There’s a lot of problems with the project, but one completely inescapable one related to the harvesting. “You can’t harvest asteroids at near-light speeds,” I say. “Doing this would mean stopping and starting on the journey, from star to star. If we’re really lucky, you might be able to get everything set up in this star system and make a straight run, but much more likely, this is going to be a slow, slow journey. Much slower in Earth or Hylaran time, and much, much slower in ship time, because you lose the benefit of time dilation.”
“Generations will live and die on this ship,” Captain Kae Jin agrees. “My crew are willing to do that. But the chronostatic colonists simply cannot stay in chronostasis for that long.”
I nod, although Kae Jin of course can’t see me. They’ll live and die on the ship, too. They’ll have to be revived on the journey, not at the destination.
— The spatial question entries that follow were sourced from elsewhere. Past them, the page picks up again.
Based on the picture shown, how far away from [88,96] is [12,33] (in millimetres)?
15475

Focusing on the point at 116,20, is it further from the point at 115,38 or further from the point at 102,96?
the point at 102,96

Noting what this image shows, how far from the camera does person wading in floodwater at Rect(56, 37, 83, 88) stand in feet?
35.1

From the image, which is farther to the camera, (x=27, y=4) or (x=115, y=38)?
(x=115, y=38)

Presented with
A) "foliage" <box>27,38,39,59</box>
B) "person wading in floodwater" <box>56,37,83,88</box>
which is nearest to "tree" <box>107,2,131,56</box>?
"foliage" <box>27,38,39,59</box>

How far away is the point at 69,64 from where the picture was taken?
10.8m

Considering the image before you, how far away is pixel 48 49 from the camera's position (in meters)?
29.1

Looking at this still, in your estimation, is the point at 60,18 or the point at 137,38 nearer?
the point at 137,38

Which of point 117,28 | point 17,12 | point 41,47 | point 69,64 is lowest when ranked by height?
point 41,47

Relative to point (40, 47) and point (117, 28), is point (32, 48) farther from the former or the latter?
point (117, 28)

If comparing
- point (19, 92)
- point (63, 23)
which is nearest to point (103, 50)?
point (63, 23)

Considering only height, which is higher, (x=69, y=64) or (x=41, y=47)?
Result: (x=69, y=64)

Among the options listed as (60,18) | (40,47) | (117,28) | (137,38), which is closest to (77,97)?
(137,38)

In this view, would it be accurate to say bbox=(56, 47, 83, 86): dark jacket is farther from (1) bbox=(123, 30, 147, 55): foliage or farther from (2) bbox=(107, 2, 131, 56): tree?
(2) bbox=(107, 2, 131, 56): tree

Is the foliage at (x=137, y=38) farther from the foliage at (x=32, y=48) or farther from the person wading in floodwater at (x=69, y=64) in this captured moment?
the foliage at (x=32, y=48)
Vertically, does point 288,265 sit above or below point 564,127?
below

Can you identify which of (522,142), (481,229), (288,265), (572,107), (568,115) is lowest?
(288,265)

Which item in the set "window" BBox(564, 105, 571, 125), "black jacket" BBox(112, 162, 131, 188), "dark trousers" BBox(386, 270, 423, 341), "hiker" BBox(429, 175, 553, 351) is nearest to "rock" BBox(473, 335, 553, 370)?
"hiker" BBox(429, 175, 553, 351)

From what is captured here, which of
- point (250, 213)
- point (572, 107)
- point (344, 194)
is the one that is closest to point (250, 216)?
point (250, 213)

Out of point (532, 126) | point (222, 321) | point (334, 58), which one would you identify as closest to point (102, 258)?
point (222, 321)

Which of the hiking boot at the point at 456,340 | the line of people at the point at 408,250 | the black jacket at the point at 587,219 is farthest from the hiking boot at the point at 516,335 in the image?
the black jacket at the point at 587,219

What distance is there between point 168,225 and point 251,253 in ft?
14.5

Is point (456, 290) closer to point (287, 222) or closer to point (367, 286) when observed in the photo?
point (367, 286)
“And more time is more resource consumption, more wear to the equipment, more time that we need these systems to keep going, more food we need to produce, more resource harvesting that we need to do. If we’re doing this, we can’t rely on an irreplaceable consumable resource at all. Everything needs to be harvestable from space or growable from things that are. Carbon, metals, and ice are abundant out here, but…”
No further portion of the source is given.